◆ Task objective ◆
Please render the rows as a numbered list, starting at the line that contains "Thinking about vertical placement, which of" and running through the last of the rows, with blank lines and pictures left out.
[Begin Given records]
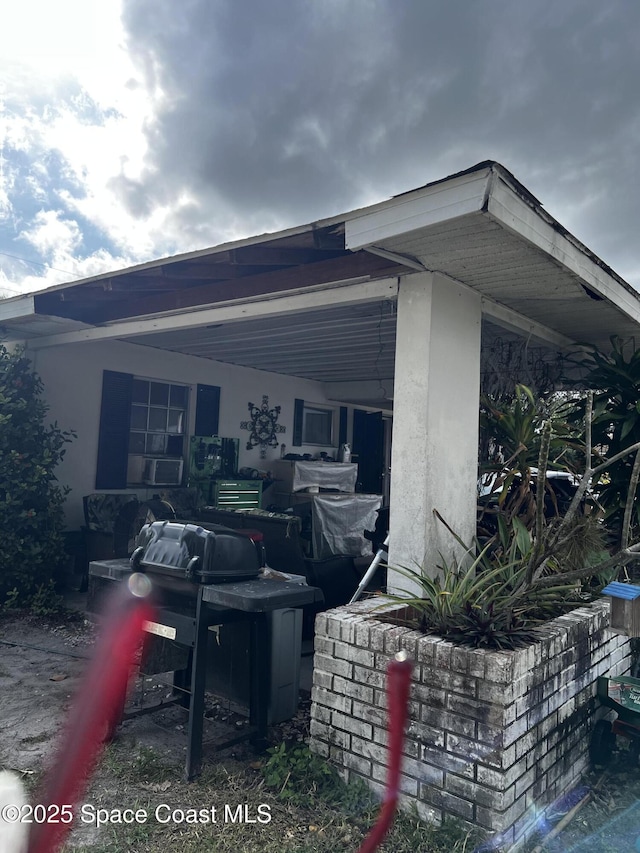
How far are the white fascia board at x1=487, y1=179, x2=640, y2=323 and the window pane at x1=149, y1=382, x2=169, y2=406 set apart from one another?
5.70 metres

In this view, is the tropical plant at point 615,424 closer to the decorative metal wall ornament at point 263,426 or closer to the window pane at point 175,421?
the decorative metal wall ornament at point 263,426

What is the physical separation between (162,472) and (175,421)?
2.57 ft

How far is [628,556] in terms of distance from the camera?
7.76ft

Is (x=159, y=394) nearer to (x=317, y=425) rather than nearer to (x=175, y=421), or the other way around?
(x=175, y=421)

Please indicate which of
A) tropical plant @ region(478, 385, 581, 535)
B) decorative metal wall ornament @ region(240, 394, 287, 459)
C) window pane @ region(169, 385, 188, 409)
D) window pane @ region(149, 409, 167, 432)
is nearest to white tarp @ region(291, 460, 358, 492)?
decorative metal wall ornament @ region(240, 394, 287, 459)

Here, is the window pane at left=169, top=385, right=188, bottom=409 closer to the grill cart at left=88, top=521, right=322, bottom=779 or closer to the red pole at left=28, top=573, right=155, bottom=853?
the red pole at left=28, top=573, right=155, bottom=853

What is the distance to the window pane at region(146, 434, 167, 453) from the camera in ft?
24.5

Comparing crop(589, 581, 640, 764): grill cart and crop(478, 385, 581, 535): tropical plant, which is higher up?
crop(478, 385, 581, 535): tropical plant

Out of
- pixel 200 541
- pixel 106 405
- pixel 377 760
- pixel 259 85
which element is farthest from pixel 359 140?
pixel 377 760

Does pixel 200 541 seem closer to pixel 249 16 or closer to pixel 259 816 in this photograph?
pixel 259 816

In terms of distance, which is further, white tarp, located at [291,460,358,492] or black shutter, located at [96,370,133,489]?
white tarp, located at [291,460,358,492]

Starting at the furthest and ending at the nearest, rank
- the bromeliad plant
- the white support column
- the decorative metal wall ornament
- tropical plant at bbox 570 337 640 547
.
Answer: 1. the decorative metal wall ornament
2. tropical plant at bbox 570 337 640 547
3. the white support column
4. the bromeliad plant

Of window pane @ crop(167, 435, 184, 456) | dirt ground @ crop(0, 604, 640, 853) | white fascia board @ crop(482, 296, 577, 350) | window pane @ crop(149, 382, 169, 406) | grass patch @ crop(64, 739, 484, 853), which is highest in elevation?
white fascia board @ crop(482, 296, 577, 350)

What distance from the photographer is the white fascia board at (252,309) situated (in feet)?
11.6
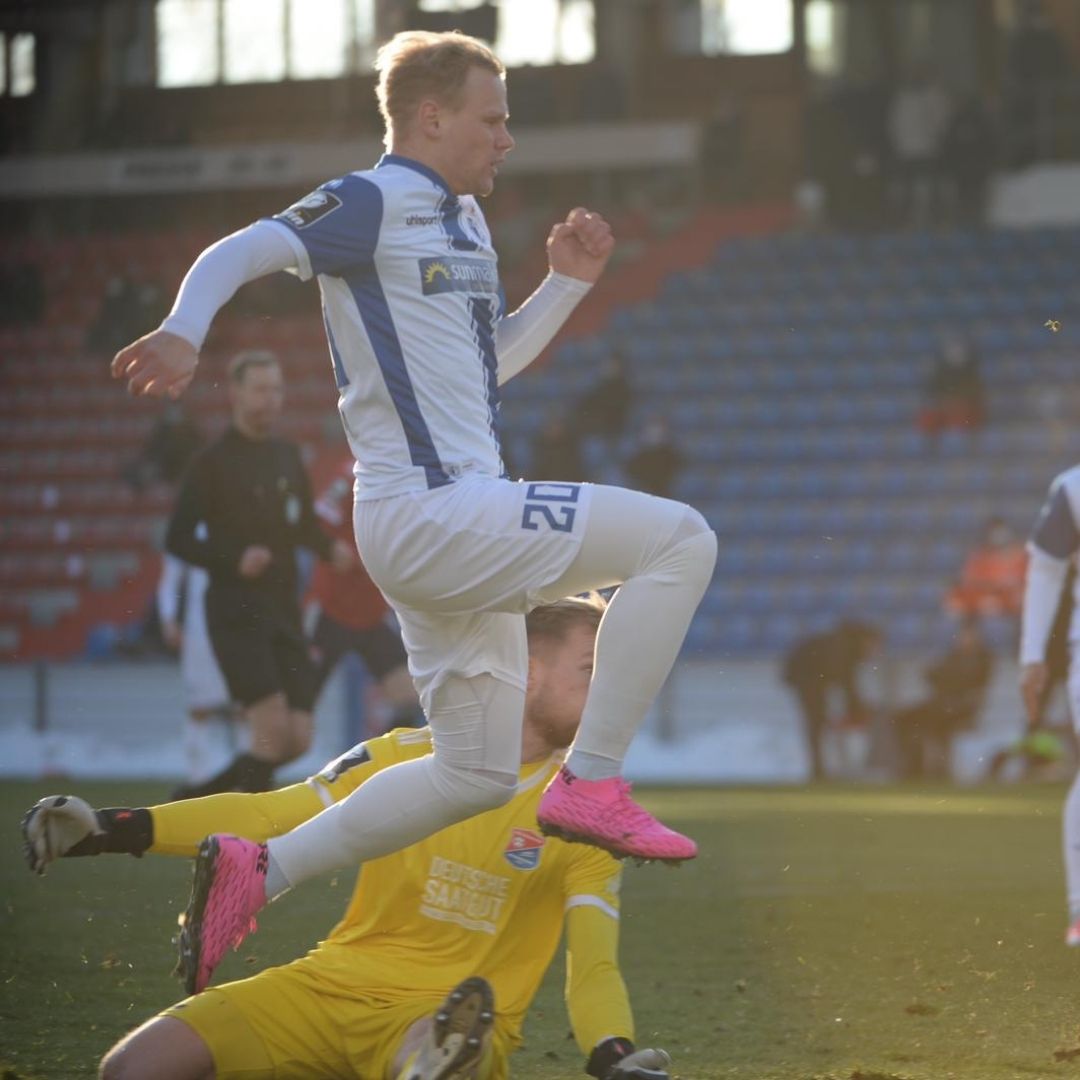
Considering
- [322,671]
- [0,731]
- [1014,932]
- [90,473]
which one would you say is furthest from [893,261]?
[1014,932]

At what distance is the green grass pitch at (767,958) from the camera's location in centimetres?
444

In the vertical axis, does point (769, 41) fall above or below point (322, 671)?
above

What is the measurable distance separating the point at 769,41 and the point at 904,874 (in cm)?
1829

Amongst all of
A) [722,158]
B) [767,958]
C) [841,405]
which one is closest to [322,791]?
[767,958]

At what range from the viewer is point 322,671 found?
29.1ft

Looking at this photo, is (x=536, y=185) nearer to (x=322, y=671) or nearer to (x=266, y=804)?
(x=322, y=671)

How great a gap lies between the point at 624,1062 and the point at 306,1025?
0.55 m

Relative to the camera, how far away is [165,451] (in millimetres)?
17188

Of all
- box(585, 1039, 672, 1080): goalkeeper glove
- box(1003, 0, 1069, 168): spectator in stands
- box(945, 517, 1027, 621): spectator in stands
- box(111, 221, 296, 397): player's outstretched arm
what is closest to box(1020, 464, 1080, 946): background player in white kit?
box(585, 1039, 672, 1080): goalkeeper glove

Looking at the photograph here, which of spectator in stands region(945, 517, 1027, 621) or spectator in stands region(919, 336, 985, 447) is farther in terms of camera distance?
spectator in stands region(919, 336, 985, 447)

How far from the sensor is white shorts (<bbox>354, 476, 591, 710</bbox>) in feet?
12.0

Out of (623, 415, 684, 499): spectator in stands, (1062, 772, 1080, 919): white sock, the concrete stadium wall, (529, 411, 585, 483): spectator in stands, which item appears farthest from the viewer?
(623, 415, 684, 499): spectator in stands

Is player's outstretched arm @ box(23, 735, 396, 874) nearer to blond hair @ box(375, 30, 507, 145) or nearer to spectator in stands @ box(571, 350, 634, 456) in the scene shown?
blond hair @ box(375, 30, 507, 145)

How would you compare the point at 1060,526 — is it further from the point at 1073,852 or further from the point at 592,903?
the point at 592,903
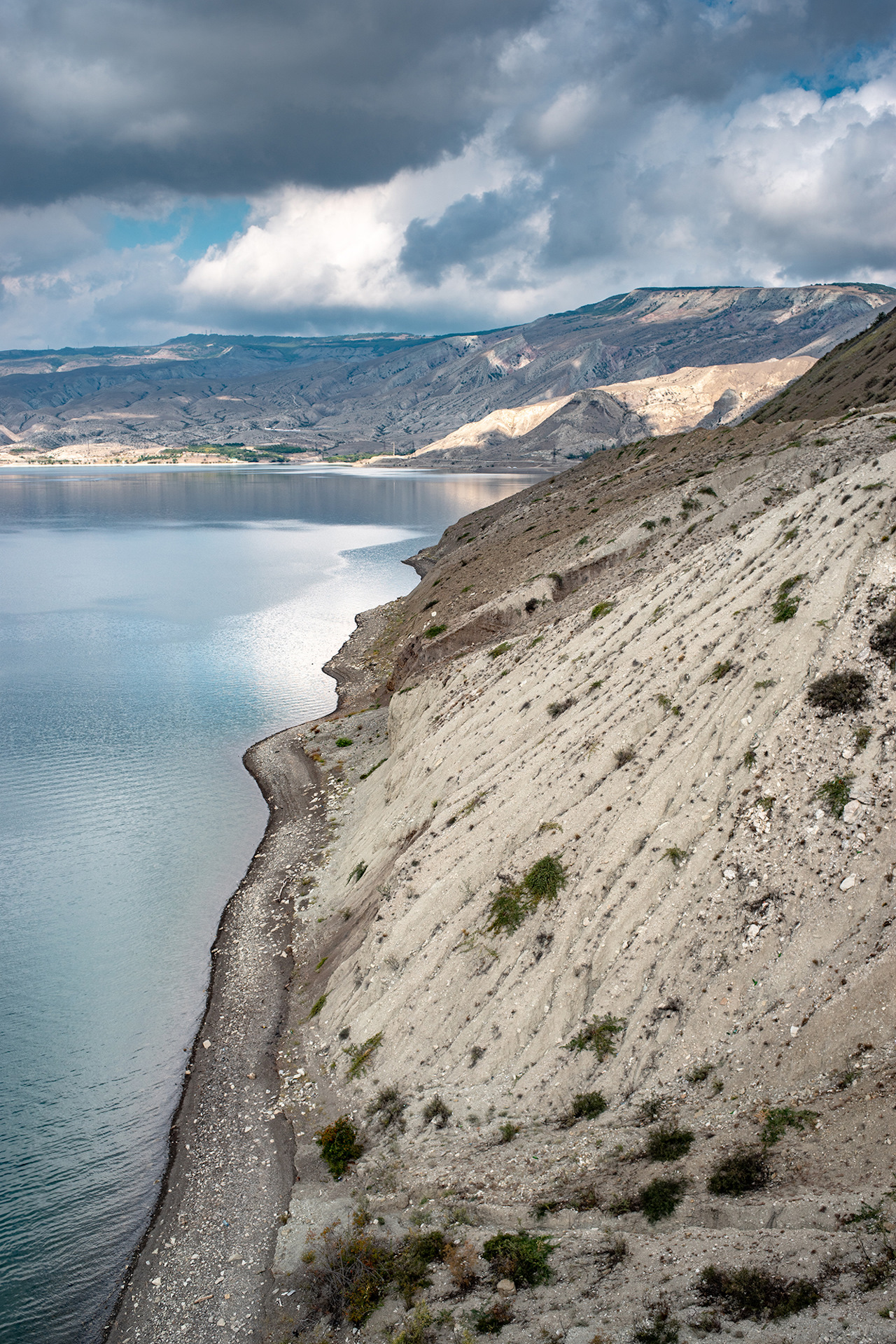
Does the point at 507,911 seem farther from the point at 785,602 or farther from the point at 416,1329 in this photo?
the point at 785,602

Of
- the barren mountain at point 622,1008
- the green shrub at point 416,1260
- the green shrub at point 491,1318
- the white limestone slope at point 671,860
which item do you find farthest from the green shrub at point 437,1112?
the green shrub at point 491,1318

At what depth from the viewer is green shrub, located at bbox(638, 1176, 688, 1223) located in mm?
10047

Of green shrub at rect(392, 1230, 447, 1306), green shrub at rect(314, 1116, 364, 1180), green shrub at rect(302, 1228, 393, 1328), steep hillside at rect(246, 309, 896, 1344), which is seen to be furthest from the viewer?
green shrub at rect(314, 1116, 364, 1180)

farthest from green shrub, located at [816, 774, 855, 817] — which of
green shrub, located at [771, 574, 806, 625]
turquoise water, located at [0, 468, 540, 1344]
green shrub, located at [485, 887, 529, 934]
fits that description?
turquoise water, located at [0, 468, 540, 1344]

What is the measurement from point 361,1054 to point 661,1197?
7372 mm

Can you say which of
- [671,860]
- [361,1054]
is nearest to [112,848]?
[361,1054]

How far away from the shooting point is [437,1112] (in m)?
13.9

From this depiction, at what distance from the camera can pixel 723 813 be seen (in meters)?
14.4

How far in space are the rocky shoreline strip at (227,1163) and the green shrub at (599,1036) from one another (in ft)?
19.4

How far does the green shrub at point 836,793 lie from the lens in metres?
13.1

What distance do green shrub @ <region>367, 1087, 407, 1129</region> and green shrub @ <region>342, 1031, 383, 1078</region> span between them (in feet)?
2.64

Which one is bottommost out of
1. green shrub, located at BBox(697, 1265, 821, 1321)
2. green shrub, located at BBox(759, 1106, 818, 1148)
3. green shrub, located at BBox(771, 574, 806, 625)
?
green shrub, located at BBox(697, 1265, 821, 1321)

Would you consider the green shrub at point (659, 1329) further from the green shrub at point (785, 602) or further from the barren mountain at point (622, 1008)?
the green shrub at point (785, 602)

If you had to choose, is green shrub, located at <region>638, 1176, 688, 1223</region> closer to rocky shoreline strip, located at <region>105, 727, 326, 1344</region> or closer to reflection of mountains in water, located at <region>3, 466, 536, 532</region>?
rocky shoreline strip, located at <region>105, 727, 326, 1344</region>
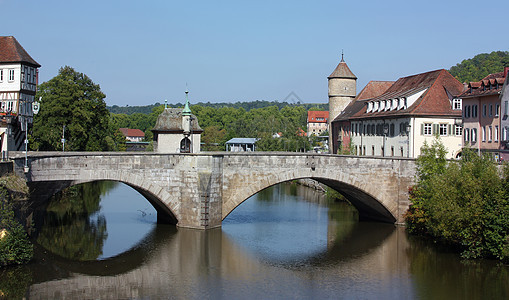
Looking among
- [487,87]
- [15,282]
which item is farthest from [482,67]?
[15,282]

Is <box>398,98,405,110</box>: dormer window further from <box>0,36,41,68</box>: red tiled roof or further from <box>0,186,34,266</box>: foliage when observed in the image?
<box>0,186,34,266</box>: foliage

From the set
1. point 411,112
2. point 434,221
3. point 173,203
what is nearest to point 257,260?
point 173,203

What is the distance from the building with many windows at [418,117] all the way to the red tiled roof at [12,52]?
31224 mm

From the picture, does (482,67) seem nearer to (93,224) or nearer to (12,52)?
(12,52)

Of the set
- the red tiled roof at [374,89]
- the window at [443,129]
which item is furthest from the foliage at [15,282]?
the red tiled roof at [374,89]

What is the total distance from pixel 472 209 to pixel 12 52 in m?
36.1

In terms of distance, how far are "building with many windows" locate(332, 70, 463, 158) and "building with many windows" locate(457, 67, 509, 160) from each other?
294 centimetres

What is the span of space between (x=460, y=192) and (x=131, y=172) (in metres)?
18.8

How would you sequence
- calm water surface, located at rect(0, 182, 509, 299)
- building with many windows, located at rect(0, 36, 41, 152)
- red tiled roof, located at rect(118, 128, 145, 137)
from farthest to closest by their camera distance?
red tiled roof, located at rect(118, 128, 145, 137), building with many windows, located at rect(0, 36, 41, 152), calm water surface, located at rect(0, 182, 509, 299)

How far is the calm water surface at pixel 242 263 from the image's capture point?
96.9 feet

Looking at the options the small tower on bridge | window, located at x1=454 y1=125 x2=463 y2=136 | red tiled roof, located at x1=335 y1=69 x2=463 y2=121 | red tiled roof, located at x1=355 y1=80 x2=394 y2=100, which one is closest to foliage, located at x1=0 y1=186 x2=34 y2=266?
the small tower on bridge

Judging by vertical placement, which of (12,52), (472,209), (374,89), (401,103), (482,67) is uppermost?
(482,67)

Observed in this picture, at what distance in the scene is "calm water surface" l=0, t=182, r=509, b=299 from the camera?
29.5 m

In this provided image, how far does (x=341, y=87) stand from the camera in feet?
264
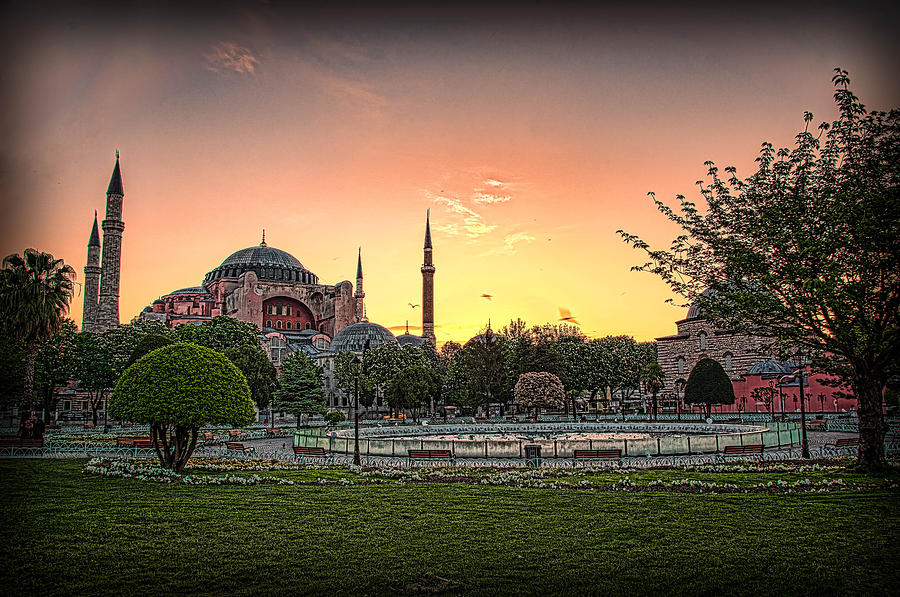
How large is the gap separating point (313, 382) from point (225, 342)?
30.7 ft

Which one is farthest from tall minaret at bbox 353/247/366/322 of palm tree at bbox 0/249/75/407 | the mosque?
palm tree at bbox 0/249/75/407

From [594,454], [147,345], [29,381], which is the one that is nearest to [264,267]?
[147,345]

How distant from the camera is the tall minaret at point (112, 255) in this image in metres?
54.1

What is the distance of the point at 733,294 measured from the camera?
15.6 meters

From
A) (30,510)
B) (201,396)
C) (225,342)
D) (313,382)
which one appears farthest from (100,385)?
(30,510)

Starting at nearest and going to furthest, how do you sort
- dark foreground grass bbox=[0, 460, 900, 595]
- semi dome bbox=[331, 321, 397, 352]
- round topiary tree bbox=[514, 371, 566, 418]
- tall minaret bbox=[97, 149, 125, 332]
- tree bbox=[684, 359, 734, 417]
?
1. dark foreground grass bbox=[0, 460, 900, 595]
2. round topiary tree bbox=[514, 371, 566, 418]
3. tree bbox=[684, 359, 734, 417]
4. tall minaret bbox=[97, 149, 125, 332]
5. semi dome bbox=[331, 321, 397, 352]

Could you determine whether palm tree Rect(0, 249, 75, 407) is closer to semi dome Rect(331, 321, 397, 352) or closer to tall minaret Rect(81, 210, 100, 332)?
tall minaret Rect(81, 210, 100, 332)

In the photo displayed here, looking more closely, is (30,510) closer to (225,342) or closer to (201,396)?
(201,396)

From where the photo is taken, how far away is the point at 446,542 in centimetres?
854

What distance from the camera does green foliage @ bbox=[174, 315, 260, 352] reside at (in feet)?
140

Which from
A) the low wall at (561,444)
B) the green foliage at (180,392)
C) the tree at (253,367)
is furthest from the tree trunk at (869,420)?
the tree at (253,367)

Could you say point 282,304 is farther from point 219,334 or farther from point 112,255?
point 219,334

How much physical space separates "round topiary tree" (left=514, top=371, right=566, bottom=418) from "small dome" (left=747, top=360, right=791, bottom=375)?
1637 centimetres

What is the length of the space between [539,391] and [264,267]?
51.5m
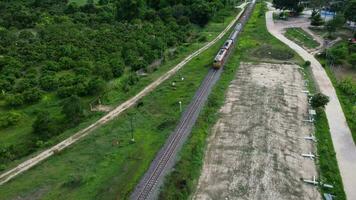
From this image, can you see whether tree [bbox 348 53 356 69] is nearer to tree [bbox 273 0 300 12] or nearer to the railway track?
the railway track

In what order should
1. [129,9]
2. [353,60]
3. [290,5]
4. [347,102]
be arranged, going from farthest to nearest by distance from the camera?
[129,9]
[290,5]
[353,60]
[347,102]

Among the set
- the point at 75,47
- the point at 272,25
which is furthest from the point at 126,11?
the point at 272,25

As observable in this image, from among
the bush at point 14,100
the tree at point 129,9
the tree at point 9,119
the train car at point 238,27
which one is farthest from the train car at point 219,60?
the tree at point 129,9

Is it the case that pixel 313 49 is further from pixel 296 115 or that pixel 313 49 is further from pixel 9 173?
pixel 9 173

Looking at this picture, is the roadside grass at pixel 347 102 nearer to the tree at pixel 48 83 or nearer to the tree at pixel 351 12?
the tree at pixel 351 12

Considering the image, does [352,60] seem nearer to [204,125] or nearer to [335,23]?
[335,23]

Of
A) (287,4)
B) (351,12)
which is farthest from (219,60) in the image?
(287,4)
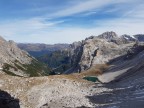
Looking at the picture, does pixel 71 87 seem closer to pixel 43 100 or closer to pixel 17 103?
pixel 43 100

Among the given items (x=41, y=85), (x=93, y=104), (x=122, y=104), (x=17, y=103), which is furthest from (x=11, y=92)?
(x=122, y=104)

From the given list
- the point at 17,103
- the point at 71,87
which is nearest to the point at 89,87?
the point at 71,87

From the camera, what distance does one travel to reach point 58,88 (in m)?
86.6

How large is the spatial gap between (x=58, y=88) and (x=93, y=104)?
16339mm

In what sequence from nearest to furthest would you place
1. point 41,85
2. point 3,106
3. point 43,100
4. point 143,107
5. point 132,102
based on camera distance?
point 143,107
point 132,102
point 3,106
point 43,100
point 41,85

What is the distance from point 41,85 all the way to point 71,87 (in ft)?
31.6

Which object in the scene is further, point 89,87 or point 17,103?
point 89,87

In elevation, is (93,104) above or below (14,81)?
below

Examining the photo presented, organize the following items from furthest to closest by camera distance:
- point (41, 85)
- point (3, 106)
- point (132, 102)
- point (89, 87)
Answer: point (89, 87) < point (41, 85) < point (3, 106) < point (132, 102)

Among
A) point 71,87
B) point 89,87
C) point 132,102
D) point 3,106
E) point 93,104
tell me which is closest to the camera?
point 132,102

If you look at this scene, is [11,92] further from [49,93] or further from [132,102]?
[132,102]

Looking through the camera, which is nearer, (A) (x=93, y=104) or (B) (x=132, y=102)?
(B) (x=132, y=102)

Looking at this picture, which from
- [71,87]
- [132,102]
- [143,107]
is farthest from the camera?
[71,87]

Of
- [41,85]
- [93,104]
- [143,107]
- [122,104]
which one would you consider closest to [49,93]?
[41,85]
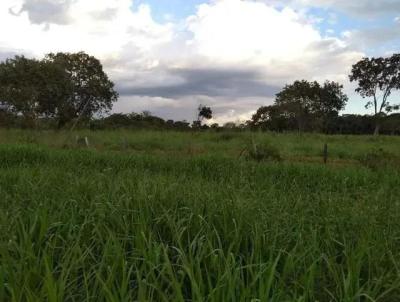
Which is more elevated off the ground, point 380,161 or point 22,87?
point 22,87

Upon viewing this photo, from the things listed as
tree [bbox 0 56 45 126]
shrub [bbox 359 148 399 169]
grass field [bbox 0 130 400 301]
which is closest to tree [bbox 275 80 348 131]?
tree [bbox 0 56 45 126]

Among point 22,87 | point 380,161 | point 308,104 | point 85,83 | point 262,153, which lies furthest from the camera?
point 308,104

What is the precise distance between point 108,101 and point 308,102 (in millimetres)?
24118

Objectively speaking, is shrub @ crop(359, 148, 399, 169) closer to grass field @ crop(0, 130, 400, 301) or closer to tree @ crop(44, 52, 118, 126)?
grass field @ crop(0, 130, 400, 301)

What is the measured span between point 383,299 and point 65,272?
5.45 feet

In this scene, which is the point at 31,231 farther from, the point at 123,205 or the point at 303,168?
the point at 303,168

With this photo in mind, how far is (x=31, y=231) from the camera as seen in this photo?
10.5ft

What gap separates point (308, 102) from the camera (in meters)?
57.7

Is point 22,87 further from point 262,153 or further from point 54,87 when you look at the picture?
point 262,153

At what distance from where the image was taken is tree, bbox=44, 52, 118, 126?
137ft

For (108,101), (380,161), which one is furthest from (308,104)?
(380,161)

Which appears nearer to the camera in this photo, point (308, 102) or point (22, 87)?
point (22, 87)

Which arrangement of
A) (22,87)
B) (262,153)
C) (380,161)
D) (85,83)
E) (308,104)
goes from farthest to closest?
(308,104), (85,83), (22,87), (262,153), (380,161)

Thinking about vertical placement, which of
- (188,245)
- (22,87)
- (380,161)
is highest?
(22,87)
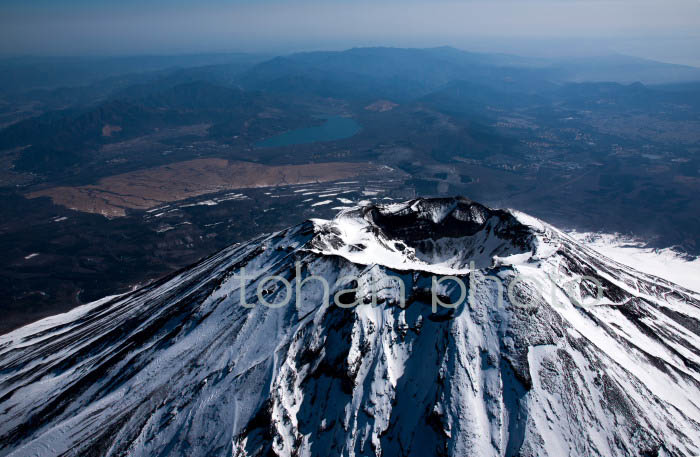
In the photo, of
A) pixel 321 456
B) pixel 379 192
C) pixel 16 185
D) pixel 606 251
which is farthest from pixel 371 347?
[End Given records]
◆ Exercise response ◆
1. Thinking about vertical placement, which of
2. - (188,245)
3. - (22,87)
4. - (380,161)
5. is highest?
6. (22,87)
7. In the photo, of
8. A) pixel 321 456
9. B) pixel 379 192
10. C) pixel 16 185
11. D) pixel 606 251
12. which is farthest from pixel 371 347?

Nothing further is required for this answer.